## [WORK TO COMPLETE]
Please set down the records below exactly as they appear.

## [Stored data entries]
BEGIN
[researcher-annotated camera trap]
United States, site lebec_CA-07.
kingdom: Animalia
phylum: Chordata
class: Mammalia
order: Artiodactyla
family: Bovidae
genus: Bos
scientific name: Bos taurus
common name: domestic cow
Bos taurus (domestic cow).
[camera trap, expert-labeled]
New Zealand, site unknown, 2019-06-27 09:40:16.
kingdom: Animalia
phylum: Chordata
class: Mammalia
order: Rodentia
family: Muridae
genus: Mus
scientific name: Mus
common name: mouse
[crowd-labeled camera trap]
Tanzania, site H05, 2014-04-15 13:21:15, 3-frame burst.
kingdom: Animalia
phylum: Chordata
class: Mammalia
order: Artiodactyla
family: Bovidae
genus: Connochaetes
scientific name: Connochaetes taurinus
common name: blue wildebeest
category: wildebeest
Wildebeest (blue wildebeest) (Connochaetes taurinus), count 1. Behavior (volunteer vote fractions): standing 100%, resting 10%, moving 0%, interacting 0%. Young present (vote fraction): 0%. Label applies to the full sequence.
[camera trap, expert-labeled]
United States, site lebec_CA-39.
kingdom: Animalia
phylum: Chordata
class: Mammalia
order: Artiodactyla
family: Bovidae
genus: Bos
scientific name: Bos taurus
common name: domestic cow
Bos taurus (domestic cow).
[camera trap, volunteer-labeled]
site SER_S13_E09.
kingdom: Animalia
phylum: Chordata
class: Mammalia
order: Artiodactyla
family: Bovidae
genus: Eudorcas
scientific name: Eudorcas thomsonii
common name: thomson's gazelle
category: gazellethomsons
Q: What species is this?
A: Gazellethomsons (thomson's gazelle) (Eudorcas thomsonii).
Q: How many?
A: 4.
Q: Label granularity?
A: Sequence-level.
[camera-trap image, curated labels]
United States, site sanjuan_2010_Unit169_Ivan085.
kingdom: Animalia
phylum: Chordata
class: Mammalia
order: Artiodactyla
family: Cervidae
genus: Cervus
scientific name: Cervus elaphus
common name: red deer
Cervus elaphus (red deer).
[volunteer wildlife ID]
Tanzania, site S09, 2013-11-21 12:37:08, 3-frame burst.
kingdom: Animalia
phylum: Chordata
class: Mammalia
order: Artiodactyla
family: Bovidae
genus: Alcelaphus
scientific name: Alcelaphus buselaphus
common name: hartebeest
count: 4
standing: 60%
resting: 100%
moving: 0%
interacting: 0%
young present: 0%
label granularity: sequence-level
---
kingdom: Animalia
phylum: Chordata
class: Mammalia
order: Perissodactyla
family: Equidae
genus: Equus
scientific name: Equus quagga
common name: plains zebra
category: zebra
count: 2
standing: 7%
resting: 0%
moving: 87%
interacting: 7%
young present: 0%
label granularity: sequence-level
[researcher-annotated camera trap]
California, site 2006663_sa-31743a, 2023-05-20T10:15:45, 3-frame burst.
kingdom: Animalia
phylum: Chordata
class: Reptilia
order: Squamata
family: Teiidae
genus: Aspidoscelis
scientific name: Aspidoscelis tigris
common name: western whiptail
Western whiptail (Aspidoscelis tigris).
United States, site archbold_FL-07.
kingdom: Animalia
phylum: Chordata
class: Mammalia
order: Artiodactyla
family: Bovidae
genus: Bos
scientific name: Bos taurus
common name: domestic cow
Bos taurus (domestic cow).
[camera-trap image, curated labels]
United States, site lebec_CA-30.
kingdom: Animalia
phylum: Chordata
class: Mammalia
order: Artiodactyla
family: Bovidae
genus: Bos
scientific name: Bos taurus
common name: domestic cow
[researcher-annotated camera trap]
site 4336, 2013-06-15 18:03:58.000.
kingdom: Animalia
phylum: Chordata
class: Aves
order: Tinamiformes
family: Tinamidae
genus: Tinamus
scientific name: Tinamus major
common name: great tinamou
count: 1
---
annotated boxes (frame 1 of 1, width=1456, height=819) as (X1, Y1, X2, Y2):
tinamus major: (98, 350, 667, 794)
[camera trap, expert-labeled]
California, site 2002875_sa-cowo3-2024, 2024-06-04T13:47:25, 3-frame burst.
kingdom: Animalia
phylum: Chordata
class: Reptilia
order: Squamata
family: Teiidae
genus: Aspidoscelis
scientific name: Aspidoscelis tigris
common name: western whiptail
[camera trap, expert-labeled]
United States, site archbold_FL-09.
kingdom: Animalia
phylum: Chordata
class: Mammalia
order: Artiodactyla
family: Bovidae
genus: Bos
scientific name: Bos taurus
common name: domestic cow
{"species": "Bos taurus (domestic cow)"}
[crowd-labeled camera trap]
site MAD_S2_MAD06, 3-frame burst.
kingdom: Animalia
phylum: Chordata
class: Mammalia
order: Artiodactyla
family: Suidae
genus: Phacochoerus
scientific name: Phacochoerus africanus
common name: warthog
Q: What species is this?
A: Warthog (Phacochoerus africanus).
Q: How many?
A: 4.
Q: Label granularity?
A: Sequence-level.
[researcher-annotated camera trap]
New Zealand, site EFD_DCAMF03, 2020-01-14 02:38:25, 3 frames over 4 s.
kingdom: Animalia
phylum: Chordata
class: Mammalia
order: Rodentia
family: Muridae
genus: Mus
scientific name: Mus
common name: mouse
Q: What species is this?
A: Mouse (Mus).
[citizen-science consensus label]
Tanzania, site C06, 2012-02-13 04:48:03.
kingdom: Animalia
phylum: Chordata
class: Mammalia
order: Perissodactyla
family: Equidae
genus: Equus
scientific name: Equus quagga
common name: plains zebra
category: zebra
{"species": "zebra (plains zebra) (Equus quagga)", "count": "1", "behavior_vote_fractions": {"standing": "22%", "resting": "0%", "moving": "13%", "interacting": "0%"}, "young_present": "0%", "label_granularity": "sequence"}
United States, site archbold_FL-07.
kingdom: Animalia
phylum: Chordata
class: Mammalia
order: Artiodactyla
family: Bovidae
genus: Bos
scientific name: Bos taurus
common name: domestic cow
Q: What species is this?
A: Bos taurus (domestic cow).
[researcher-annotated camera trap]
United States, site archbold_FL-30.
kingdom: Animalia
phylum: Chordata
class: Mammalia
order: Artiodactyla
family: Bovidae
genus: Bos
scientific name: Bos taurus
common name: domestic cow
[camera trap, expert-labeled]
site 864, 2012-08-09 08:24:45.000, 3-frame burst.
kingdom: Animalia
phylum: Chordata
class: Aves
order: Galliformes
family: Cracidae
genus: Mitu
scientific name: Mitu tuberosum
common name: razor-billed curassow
END
## [PROBLEM SOLUTION]
[researcher-annotated camera trap]
United States, site lebec_CA-07.
kingdom: Animalia
phylum: Chordata
class: Mammalia
order: Artiodactyla
family: Bovidae
genus: Bos
scientific name: Bos taurus
common name: domestic cow
Bos taurus (domestic cow).
[camera trap, expert-labeled]
New Zealand, site unknown, 2019-06-27 09:40:16.
kingdom: Animalia
phylum: Chordata
class: Mammalia
order: Rodentia
family: Muridae
genus: Mus
scientific name: Mus
common name: mouse
[crowd-labeled camera trap]
Tanzania, site H05, 2014-04-15 13:21:15, 3-frame burst.
kingdom: Animalia
phylum: Chordata
class: Mammalia
order: Artiodactyla
family: Bovidae
genus: Connochaetes
scientific name: Connochaetes taurinus
common name: blue wildebeest
category: wildebeest
Wildebeest (blue wildebeest) (Connochaetes taurinus), count 1. Behavior (volunteer vote fractions): standing 100%, resting 10%, moving 0%, interacting 0%. Young present (vote fraction): 0%. Label applies to the full sequence.
[camera trap, expert-labeled]
United States, site lebec_CA-39.
kingdom: Animalia
phylum: Chordata
class: Mammalia
order: Artiodactyla
family: Bovidae
genus: Bos
scientific name: Bos taurus
common name: domestic cow
Bos taurus (domestic cow).
[camera trap, volunteer-labeled]
site SER_S13_E09.
kingdom: Animalia
phylum: Chordata
class: Mammalia
order: Artiodactyla
family: Bovidae
genus: Eudorcas
scientific name: Eudorcas thomsonii
common name: thomson's gazelle
category: gazellethomsons
Q: What species is this?
A: Gazellethomsons (thomson's gazelle) (Eudorcas thomsonii).
Q: How many?
A: 4.
Q: Label granularity?
A: Sequence-level.
[camera-trap image, curated labels]
United States, site sanjuan_2010_Unit169_Ivan085.
kingdom: Animalia
phylum: Chordata
class: Mammalia
order: Artiodactyla
family: Cervidae
genus: Cervus
scientific name: Cervus elaphus
common name: red deer
Cervus elaphus (red deer).
[volunteer wildlife ID]
Tanzania, site S09, 2013-11-21 12:37:08, 3-frame burst.
kingdom: Animalia
phylum: Chordata
class: Mammalia
order: Artiodactyla
family: Bovidae
genus: Alcelaphus
scientific name: Alcelaphus buselaphus
common name: hartebeest
count: 4
standing: 60%
resting: 100%
moving: 0%
interacting: 0%
young present: 0%
label granularity: sequence-level
---
kingdom: Animalia
phylum: Chordata
class: Mammalia
order: Perissodactyla
family: Equidae
genus: Equus
scientific name: Equus quagga
common name: plains zebra
category: zebra
count: 2
standing: 7%
resting: 0%
moving: 87%
interacting: 7%
young present: 0%
label granularity: sequence-level
[researcher-annotated camera trap]
California, site 2006663_sa-31743a, 2023-05-20T10:15:45, 3-frame burst.
kingdom: Animalia
phylum: Chordata
class: Reptilia
order: Squamata
family: Teiidae
genus: Aspidoscelis
scientific name: Aspidoscelis tigris
common name: western whiptail
Western whiptail (Aspidoscelis tigris).
United States, site archbold_FL-07.
kingdom: Animalia
phylum: Chordata
class: Mammalia
order: Artiodactyla
family: Bovidae
genus: Bos
scientific name: Bos taurus
common name: domestic cow
Bos taurus (domestic cow).
[camera-trap image, curated labels]
United States, site lebec_CA-30.
kingdom: Animalia
phylum: Chordata
class: Mammalia
order: Artiodactyla
family: Bovidae
genus: Bos
scientific name: Bos taurus
common name: domestic cow
[researcher-annotated camera trap]
site 4336, 2013-06-15 18:03:58.000.
kingdom: Animalia
phylum: Chordata
class: Aves
order: Tinamiformes
family: Tinamidae
genus: Tinamus
scientific name: Tinamus major
common name: great tinamou
count: 1
---
annotated boxes (frame 1 of 1, width=1456, height=819) as (X1, Y1, X2, Y2):
tinamus major: (98, 350, 667, 794)
[camera trap, expert-labeled]
California, site 2002875_sa-cowo3-2024, 2024-06-04T13:47:25, 3-frame burst.
kingdom: Animalia
phylum: Chordata
class: Reptilia
order: Squamata
family: Teiidae
genus: Aspidoscelis
scientific name: Aspidoscelis tigris
common name: western whiptail
[camera trap, expert-labeled]
United States, site archbold_FL-09.
kingdom: Animalia
phylum: Chordata
class: Mammalia
order: Artiodactyla
family: Bovidae
genus: Bos
scientific name: Bos taurus
common name: domestic cow
{"species": "Bos taurus (domestic cow)"}
[crowd-labeled camera trap]
site MAD_S2_MAD06, 3-frame burst.
kingdom: Animalia
phylum: Chordata
class: Mammalia
order: Artiodactyla
family: Suidae
genus: Phacochoerus
scientific name: Phacochoerus africanus
common name: warthog
Q: What species is this?
A: Warthog (Phacochoerus africanus).
Q: How many?
A: 4.
Q: Label granularity?
A: Sequence-level.
[researcher-annotated camera trap]
New Zealand, site EFD_DCAMF03, 2020-01-14 02:38:25, 3 frames over 4 s.
kingdom: Animalia
phylum: Chordata
class: Mammalia
order: Rodentia
family: Muridae
genus: Mus
scientific name: Mus
common name: mouse
Q: What species is this?
A: Mouse (Mus).
[citizen-science consensus label]
Tanzania, site C06, 2012-02-13 04:48:03.
kingdom: Animalia
phylum: Chordata
class: Mammalia
order: Perissodactyla
family: Equidae
genus: Equus
scientific name: Equus quagga
common name: plains zebra
category: zebra
{"species": "zebra (plains zebra) (Equus quagga)", "count": "1", "behavior_vote_fractions": {"standing": "22%", "resting": "0%", "moving": "13%", "interacting": "0%"}, "young_present": "0%", "label_granularity": "sequence"}
United States, site archbold_FL-07.
kingdom: Animalia
phylum: Chordata
class: Mammalia
order: Artiodactyla
family: Bovidae
genus: Bos
scientific name: Bos taurus
common name: domestic cow
Q: What species is this?
A: Bos taurus (domestic cow).
[researcher-annotated camera trap]
United States, site archbold_FL-30.
kingdom: Animalia
phylum: Chordata
class: Mammalia
order: Artiodactyla
family: Bovidae
genus: Bos
scientific name: Bos taurus
common name: domestic cow
[camera trap, expert-labeled]
site 864, 2012-08-09 08:24:45.000, 3-frame burst.
kingdom: Animalia
phylum: Chordata
class: Aves
order: Galliformes
family: Cracidae
genus: Mitu
scientific name: Mitu tuberosum
common name: razor-billed curassow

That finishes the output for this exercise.